Arbitrator Wynyard also considered the decision of Deputy President Roche in Gane v Dubbo City Council [2007] NSWWCC PD140. In that matter an application for further impairment followed a settlement between the parties by way of a Section 66A agreement. Without expressing a concluded view, Deputy President Roche thought it was arguable an estoppel could arise following the Section 66A agreement. An arbitrator’s refusal to refer the matter to an AMS would be in error if the arbitrator firstly did not deal with the estoppel issue.

Overall, Arbitrator Wynyard preferred the view expressed in E v Sydney South West Area Health Service that prima facie proof of an actual change in circumstances needed to be proved otherwise the estoppel created by the original award or judgment would apply. If a prima facie case is not made out in the subsequent application then the employer is entitled to rely upon the continuation of the estoppels. Arbitrator Wynyard determined there was no evidence before him that on the balance of probabilities there had been deterioration in the worker’s condition. Just because there had been further surgery did not automatically provide evidence of deterioration. Indeed, the purpose of surgery was to improve a worker’s condition.

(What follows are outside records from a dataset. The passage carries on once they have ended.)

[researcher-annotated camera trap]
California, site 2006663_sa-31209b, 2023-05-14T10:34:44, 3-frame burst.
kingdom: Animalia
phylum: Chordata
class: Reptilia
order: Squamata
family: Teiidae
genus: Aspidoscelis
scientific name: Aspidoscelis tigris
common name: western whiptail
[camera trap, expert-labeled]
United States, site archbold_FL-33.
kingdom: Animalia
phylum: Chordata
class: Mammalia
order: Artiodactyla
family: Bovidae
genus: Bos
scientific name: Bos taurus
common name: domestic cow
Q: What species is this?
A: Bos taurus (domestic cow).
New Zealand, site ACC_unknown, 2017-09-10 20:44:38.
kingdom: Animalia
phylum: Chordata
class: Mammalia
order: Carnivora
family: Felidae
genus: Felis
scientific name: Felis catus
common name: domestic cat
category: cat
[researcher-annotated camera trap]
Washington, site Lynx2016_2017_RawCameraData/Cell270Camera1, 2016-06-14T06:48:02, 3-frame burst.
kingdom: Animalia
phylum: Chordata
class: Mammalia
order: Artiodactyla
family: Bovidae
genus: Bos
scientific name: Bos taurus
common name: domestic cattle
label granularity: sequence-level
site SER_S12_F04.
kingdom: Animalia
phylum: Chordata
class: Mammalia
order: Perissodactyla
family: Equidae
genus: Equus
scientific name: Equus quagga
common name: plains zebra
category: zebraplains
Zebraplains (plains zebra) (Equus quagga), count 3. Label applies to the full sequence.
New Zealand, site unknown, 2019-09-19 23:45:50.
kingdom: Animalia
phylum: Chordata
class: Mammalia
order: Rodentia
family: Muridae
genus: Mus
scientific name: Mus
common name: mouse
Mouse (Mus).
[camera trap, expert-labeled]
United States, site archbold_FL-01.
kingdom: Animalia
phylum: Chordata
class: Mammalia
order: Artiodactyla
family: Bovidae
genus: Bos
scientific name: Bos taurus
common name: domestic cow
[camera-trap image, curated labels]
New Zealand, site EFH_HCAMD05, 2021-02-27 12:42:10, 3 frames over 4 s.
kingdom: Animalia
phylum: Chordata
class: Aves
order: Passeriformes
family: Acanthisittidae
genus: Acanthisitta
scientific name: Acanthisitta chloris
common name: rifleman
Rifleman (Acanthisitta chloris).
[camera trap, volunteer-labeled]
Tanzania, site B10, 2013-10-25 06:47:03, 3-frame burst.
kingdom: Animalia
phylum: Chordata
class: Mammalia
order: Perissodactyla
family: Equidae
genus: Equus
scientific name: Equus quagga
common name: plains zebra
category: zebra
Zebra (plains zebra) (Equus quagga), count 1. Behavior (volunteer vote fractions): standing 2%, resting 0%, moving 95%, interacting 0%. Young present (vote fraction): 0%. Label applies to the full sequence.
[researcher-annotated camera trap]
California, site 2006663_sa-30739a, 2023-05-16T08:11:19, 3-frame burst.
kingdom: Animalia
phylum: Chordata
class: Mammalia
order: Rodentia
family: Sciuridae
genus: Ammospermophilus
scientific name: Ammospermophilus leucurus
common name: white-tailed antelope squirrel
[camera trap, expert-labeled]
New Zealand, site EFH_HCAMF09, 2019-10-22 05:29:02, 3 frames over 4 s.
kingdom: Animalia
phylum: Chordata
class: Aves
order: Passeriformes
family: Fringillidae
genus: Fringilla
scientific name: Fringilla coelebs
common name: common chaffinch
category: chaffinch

It is also worthwhile mentioning the appeal decision in Campbelltown Tennis Club Limited v Lee [2013] NSWWCC PD50 (“Lee”). In Lee, President Keating commented that in order for the Commission to award a further lump sum compensation, one of the three circumstances set out in Section 66A (3) must be demonstrated. If a worker entered into a Complying Agreement pursuant to Section 66A, then this was a final and binding agreement as to permanent impairment compensation.

Once an agreement had been entered into, a worker must demonstrate an increase in the degree of permanent impairment beyond that agreed previously. If there was no evidence to demonstrate an increase, there can be no referral to an AMS.

Whilst each claim for deterioration leading to additional permanent impairment turns on the individual facts, it would appear that both qualified medical evidence and evidence from the worker evidencing deterioration is required before the claim can proceed to an AMS. The manner of resolution of the initial claim and the evidence supporting the subsequent claim must all be carefully examined to determine whether in fact there is prima facie evidence of deterioration in a worker’s condition since an earlier award or agreement was entered into.